Singapore Partners HSBC, Standard Chartered to Explore Token Use in Trade, Wealth Management

Singapore is exploring the use cases of blockchain technology to get its fintech sector ready for a futuristic revamp. The Monetary Authority of Singapore (MAS) has partnered with multinational banks Standard Chartered and HSBC to dive deeper into the use-cases of tokens in trade finance and wealth management. Two pilot projects are being launched in Singapore for experimentation. The United Overseas Bank (UOB) is also part of this initiative and is working with Marketnode, a digital asset platform built by the Singapore Exchange (SGX).

As part of the first pilot project lead by Standard Chartered, the involved parties will explore digital tokens that could be used to simplify and expand tools for trade finance.

The second pilot will focus on identifying the tokenisation of wealth management products. This will be headed by HSBC.

The move is aimed at transforming trade assets into transferable instruments.

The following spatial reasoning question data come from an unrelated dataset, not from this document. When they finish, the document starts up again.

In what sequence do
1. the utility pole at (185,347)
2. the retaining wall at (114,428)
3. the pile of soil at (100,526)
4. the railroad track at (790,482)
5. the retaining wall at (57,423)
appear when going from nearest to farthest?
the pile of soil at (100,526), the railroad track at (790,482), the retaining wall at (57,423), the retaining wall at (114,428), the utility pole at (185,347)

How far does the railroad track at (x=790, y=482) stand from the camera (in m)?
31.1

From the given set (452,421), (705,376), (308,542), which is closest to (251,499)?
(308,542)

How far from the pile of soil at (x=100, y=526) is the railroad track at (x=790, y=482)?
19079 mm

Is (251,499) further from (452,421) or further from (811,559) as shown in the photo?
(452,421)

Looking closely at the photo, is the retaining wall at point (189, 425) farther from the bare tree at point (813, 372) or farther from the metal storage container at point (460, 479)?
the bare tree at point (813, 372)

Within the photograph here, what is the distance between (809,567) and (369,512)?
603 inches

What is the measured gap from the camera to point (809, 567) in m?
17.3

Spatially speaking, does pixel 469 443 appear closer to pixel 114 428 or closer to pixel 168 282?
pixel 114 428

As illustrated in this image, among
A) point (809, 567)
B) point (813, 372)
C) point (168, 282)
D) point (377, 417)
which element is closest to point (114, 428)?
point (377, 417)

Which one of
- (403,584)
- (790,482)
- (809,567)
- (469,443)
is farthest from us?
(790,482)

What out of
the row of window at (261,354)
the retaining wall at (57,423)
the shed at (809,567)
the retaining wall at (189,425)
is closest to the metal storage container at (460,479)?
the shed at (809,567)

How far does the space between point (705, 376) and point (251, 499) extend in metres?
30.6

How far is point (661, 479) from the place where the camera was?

“We aim to improve the accessibility to an asset class – which has largely been the domain of banks – with participation from a broader range of investors. Not only can we potentially narrow the $1.7 trillion (roughly Rs. 1,40,73,033 crore) global trade finance gap, this also offers investors the option to balance their portfolio with a digital token that has traceable intrinsic value,” a Coindesk report quoted Kai Fehr, global head of trade and working capital at Standard Chartered as saying.

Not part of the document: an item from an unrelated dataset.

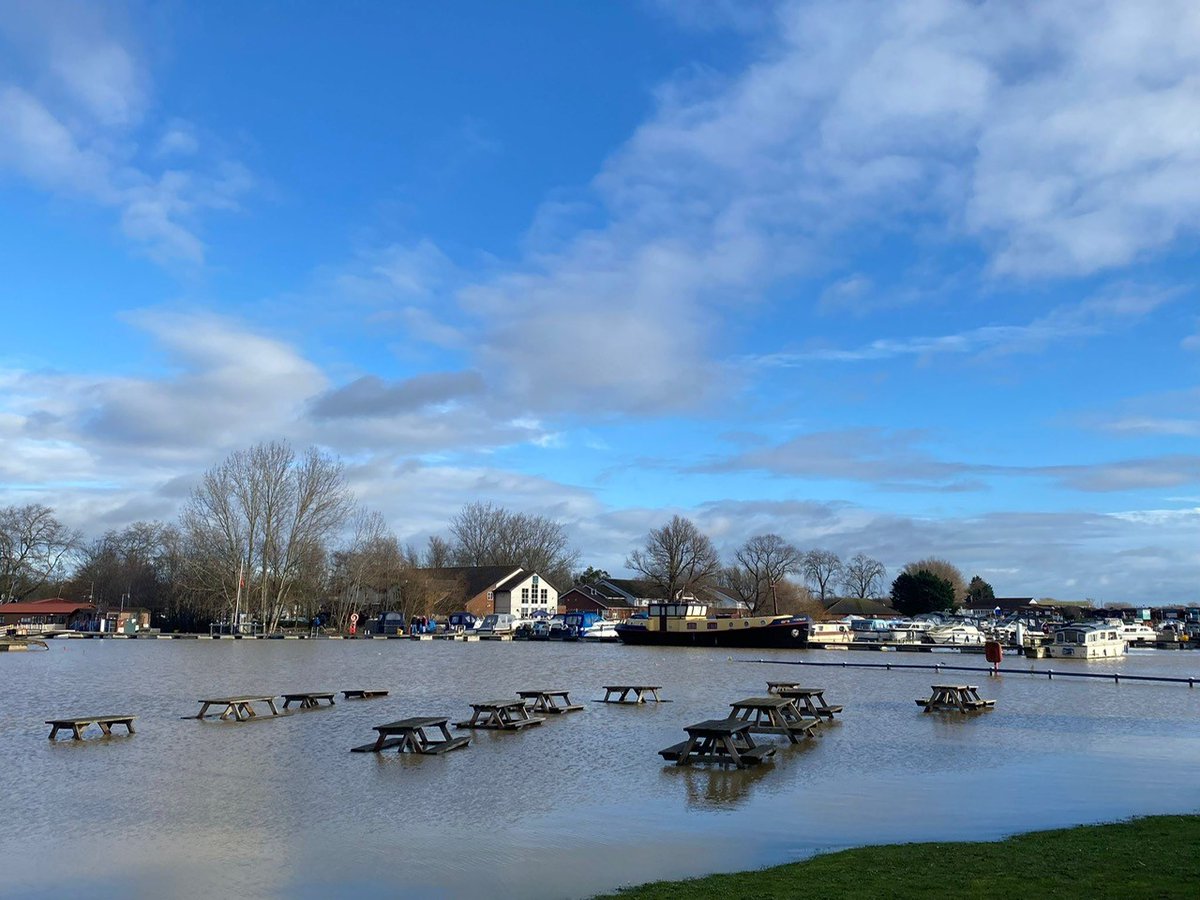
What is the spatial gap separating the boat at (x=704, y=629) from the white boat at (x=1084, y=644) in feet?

Asset tokenisation is the process of creating digital units of a physical or virtual property that is held on blockchain networks. Each of the tokens of an individual property, amount for some percentage of the entity.

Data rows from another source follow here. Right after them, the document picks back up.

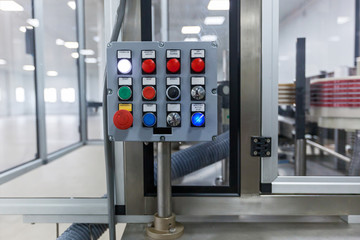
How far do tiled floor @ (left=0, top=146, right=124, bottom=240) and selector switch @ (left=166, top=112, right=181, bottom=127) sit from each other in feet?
1.86

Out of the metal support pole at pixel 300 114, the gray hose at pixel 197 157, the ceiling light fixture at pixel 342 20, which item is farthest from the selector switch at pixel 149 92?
the ceiling light fixture at pixel 342 20

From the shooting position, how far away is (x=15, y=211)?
2.81ft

Tokenising an asset can increase the liquidity of the assets. The property owner could sell 50,000 tokens, instead of selling the entire property and losing its utility as a whole.

The news about these new pilot projects come after Singapore’s central bank announced that the first trades using tokenised version of the yen and the Singapore dollar completed successfully.

“Under the first industry pilot, DBS Bank, JP Morgan and SBI Digital Asset Holdings conducted foreign exchange and government bond transactions against liquidity pools comprising of tokenised Singapore Government Securities Bonds, Japanese Government Bonds, Japanese Yen (JPY) and Singapore Dollar (SGD),” the MAS said in an official post.

Investment in Singapore’s crypto and blockchain companies surged to $1.48 billion (roughly Rs. 11,800 crore) in 2021, ten times the previous year and nearly half the Asia Pacific total for 2021, according to KPMG.

Over 150 crypto companies applied for a new crypto payments licence from the MAS in 2020, although so far only a handful have received one.

On Tuesday, November 2, Stablecoin issuers Circle and Paxos have received operational approvals in Singapore. While Circle is the issuer of USD Coin (UDSC), Paxos is behind the Pax Dollar (USDP).